De acordo com os pensadores do oriente, existem 5 diferentes inebriamentos: o  da beleza, da juventude e da força, logo seguidos pelo da riqueza. O terceiro inebriamento é o do poder, do comando e do governo, E existe um quarto tipo que é o do aprendizado, do conhecimento. No entanto, esse quatro tipos de inebriamento empalidecem como as estrelas diante do sol representado pelo inebriamento da música. A razão disso é que ela toca a mais intimas parte do ser humano. A música tem maior alcance do que qualquer outra impressão causada pelo mundo exterior. E a beleza da música é tanto o berço da criação, como o meio de absorvê-lo. Em outras palavras, o mundo foi criado através da música e através dela será novamente integrado na fonte que o criou. Neste mundo material e cientifico podemos observar um exemplo semelhante. Antes que qualquer maquina funcione, primeiro deve-se ouvir um ruído. Primeiro esse ruído se faz audível para que depois, mostre a sua vida. Podemos observar isso num avião. Tal ideia pertence ao misticismo do som. Antes que uma criança seja capaz de admirar cores e formas, ela aprecia o som. Se existe algum tipo de arte capaz de carregar a juventude de vida, e entusiasmo, paixão e moções, essa arte é a música. Se existe algum tipo de arte através da qual uma pessoa possa manifestar integralmente seus sentimentos e moções, tal arte é a música. Ao mesmo tempo, ela é algo que da ao homem aquela força e aquele poder de agir que faz com que soldados marchem ao som dos tambores e dos clarins. As tradições do passado afirmam que no ultimo dia, haverá um som de trombetas antes do final do mundo. Isso mostra como a música acha-se ligada com o começo, a continuidade, e o fim da criação. Os místicos de todas as idades amaram muito a música. Em quase todos os círculos do culto interior, em qualquer parte do mundo, a música parece ser o centro da cerimônia do culto. E aqueles que atingiram a paz perfeita que responde pelo nome de nirvana ou samadhi na linguagem dos hindus, conseguem-no melhor através da música.
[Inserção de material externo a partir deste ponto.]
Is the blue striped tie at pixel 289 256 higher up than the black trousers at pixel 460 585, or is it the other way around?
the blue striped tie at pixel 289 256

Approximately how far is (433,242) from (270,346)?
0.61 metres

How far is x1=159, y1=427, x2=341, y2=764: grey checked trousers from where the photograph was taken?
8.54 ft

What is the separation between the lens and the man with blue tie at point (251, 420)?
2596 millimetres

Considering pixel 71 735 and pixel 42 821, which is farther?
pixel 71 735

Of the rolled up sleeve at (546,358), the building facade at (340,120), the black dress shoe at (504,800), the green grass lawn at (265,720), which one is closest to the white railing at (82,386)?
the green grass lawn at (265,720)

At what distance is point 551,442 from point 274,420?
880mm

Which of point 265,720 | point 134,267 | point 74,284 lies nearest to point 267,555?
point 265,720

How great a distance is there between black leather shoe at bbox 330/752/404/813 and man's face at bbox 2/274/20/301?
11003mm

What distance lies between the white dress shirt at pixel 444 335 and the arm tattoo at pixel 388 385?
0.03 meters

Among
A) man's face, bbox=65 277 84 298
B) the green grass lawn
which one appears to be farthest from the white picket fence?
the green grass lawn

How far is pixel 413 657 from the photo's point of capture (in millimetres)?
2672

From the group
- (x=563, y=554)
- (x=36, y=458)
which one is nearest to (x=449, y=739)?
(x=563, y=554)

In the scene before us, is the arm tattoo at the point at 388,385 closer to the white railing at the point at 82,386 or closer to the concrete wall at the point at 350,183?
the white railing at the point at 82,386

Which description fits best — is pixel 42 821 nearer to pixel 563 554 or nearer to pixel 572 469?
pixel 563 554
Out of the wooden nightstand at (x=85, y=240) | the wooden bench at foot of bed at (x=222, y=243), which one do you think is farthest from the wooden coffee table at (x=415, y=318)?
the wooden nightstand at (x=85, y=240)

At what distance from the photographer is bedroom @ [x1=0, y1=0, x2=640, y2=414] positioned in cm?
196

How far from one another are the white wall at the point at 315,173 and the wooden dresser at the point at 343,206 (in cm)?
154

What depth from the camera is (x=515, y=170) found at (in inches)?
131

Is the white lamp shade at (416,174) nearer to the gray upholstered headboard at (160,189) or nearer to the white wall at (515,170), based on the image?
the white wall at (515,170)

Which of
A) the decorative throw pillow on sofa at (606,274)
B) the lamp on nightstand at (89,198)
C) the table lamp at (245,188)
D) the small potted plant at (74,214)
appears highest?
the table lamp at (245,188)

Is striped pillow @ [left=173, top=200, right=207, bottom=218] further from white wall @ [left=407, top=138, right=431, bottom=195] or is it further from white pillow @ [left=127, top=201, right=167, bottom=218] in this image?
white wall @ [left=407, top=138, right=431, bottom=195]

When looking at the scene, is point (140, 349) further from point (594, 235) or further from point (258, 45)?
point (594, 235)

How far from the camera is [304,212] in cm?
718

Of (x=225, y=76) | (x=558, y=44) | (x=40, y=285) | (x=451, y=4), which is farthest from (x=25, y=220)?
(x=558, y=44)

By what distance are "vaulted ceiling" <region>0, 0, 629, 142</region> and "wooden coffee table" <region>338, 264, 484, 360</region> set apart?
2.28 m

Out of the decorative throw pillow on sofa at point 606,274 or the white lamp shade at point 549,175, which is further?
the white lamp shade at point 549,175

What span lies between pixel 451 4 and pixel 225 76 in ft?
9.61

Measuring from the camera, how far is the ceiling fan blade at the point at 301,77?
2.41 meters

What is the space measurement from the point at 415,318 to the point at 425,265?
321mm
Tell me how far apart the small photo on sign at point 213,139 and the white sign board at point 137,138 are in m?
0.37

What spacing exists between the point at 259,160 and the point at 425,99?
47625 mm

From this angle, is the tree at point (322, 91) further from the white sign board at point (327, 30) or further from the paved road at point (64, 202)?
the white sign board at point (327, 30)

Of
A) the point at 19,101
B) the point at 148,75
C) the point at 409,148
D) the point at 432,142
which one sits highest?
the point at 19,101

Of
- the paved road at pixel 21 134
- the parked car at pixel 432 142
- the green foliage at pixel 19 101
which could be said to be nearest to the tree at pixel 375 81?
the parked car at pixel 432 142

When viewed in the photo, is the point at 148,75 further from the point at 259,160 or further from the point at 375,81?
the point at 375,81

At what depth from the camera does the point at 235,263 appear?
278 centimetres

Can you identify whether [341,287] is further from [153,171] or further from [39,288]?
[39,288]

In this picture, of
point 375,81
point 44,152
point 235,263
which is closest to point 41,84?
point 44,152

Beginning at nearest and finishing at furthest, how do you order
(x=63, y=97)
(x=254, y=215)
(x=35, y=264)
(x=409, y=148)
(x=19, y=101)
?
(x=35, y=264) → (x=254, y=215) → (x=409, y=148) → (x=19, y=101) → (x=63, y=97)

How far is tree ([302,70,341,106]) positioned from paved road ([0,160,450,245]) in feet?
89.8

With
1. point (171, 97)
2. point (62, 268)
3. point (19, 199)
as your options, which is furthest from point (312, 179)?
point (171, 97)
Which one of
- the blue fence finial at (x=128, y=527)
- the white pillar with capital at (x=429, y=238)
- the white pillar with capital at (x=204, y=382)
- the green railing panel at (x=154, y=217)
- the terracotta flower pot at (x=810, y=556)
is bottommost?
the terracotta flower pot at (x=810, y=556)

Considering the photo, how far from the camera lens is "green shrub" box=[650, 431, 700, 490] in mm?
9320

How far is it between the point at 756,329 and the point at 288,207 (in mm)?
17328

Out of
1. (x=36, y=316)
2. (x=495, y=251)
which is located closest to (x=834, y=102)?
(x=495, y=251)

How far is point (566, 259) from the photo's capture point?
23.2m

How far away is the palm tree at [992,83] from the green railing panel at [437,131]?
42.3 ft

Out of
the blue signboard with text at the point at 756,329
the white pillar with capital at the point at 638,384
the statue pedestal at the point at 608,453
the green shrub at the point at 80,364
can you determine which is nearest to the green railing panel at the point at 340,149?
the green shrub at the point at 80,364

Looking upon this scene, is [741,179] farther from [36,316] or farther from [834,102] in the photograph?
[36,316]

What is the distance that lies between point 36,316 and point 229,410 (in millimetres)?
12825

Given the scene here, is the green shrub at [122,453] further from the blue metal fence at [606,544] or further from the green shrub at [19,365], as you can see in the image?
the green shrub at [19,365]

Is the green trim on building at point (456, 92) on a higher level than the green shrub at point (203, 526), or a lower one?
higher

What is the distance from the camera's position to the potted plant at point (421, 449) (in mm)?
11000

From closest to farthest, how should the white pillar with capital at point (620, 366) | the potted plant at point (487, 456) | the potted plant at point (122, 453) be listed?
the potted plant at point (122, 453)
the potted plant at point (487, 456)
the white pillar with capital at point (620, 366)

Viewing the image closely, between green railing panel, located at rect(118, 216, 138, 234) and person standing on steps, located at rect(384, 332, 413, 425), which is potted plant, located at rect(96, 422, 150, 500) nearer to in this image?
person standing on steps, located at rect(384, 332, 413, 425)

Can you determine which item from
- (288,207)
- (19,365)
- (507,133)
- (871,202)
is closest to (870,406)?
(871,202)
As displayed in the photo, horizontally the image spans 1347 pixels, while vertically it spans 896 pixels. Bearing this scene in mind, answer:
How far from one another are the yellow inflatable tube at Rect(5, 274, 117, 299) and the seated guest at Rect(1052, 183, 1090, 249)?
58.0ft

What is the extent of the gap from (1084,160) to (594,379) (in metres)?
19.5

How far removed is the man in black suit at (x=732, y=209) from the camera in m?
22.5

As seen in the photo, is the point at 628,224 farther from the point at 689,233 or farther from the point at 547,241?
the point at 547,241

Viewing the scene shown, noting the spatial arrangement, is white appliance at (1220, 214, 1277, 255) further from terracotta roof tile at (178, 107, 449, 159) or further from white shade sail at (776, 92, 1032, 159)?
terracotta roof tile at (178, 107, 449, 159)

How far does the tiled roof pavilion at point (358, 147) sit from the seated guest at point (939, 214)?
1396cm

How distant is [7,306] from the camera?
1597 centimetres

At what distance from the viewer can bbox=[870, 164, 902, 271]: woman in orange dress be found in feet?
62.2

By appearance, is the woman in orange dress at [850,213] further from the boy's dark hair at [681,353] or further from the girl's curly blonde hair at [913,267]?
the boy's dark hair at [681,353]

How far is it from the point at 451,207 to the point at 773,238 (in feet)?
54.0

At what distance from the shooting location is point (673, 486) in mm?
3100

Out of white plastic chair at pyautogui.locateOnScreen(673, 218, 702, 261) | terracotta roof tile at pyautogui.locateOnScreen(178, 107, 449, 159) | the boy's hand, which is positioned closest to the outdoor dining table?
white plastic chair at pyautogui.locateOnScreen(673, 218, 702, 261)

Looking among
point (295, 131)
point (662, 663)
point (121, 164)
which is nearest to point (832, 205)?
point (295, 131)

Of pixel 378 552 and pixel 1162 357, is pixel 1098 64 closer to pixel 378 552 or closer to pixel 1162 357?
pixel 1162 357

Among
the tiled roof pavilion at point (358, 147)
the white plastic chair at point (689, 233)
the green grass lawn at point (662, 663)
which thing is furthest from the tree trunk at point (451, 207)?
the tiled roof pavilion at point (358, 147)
Os sufis, portanto, especialmente os da escola Chishtia dos tempos antigos, fizeram da música o centro e sua meditações. Por tal método de meditação eles extraem muitos benefícios dela, mais do que aqueles que o fazem sem a ajuda da música. O efeito que eles experimentam é o desdobramento da alma e a abertura das faculdades intuitivas. Seus corações, por assim dizer, abrem-se a todo tipo de beleza que existe do lado de dentro e do lado de fora, elevando suas almas e, ao mesmo tempo, trazendo a eles aquela perfeição pela qual todas as almas anseiam.

- Hazrat Inayat Khan



Referencias:
 Hazrat Inayat Khan - Música primeiro capitulo.